Required work:
Report back every line from the entries below in which the word "della" occurs.

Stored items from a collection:
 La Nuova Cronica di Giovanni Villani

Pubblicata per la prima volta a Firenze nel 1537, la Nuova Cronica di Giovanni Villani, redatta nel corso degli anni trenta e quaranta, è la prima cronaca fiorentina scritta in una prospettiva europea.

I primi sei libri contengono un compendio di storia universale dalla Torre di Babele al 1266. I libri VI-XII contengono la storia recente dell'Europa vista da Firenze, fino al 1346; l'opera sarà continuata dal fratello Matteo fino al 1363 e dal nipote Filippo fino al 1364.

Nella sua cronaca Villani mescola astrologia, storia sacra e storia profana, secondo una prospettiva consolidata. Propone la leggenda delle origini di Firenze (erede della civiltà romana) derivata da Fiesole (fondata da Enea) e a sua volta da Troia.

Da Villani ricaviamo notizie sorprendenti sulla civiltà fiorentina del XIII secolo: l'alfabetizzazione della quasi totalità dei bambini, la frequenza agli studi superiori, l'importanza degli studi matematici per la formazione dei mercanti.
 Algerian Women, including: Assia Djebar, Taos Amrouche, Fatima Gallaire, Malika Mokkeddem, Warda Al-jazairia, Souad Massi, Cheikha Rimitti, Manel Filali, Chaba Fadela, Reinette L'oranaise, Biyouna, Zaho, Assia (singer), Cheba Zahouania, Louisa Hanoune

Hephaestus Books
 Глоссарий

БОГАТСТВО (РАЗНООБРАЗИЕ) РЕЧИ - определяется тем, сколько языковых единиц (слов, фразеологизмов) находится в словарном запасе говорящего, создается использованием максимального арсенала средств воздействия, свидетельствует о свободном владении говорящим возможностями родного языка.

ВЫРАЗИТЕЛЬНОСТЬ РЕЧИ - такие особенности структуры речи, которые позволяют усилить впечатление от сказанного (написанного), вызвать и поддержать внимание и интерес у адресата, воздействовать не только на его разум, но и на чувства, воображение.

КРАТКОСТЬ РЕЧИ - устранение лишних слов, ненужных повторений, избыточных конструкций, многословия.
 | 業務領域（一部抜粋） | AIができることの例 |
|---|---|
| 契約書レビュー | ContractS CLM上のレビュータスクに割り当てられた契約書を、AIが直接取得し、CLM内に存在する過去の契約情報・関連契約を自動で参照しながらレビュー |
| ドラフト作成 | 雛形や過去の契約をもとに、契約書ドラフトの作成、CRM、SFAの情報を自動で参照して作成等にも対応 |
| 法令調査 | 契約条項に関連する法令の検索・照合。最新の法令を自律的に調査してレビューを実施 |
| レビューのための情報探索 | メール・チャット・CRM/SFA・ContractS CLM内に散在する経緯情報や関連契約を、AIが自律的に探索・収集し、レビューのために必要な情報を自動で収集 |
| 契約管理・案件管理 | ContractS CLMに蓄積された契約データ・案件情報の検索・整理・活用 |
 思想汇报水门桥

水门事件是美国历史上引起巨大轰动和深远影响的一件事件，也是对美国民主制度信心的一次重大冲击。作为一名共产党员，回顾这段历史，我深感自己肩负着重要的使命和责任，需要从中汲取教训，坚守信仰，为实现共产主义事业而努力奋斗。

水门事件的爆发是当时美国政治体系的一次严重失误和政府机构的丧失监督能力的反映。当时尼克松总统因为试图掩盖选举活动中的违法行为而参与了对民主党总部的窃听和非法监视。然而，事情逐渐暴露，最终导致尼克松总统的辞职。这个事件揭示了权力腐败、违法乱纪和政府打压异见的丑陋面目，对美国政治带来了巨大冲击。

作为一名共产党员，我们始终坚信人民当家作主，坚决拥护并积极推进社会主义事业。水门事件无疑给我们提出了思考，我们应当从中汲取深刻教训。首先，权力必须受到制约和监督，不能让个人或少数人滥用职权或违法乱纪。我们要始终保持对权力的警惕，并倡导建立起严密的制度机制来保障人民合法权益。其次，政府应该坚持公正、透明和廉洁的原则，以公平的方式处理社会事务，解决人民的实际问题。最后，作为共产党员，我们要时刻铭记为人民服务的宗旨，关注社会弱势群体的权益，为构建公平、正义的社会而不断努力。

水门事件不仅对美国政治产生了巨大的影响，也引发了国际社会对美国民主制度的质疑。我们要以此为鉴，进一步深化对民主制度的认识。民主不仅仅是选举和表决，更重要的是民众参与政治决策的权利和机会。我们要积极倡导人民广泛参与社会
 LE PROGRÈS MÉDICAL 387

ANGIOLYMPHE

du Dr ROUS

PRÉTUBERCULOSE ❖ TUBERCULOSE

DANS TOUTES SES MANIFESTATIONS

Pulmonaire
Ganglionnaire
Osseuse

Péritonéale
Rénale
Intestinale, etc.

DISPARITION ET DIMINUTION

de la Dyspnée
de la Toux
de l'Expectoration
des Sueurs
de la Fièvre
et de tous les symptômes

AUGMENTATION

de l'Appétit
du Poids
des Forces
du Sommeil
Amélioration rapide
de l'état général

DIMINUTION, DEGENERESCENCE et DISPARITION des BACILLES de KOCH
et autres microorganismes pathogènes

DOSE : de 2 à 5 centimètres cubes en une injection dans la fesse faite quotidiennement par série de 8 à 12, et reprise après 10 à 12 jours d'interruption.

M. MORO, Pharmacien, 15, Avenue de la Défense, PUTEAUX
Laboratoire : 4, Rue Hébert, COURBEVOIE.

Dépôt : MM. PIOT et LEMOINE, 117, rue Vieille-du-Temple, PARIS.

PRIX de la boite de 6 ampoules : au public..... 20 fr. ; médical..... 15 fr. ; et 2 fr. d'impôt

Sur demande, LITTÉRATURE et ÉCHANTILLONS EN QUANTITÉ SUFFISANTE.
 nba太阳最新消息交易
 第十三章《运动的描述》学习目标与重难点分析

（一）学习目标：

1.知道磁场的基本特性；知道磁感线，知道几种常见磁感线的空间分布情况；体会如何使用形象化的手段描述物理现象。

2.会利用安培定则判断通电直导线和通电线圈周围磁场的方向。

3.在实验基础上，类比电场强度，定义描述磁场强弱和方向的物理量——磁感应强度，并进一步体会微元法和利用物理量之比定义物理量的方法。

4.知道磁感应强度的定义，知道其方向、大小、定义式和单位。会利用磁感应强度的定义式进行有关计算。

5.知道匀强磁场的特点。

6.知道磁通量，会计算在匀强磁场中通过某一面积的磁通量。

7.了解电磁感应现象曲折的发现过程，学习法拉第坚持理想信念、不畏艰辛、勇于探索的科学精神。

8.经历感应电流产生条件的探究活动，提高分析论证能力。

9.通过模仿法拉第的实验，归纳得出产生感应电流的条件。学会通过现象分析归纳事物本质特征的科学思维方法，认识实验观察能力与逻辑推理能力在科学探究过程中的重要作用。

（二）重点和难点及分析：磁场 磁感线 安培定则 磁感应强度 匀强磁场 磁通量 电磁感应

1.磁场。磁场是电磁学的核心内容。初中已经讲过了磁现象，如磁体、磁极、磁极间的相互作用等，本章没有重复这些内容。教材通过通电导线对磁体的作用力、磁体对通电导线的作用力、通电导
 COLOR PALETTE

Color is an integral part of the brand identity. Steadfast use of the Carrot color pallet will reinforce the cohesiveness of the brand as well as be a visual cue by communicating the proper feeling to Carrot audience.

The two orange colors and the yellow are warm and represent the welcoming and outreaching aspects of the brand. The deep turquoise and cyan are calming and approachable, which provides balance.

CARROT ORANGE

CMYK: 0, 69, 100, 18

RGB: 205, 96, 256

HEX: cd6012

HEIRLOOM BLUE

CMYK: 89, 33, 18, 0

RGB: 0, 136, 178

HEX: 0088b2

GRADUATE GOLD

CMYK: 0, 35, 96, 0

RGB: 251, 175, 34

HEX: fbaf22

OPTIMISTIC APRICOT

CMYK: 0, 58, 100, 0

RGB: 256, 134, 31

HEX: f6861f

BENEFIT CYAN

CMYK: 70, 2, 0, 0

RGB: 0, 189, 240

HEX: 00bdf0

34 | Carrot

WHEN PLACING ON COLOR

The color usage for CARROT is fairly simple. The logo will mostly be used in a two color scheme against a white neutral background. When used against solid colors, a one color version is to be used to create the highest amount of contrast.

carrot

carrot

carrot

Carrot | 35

Completed exercise:
Nella sua cronaca Villani mescola astrologia, storia sacra e storia profana, secondo una prospettiva consolidata. Propone la leggenda delle origini di Firenze (erede della civiltà romana) derivata da Fiesole (fondata da Enea) e a sua volta da Troia.
Da Villani ricaviamo notizie sorprendenti sulla civiltà fiorentina del XIII secolo: l'alfabetizzazione della quasi totalità dei bambini, la frequenza agli studi superiori, l'importanza degli studi matematici per la formazione dei mercanti.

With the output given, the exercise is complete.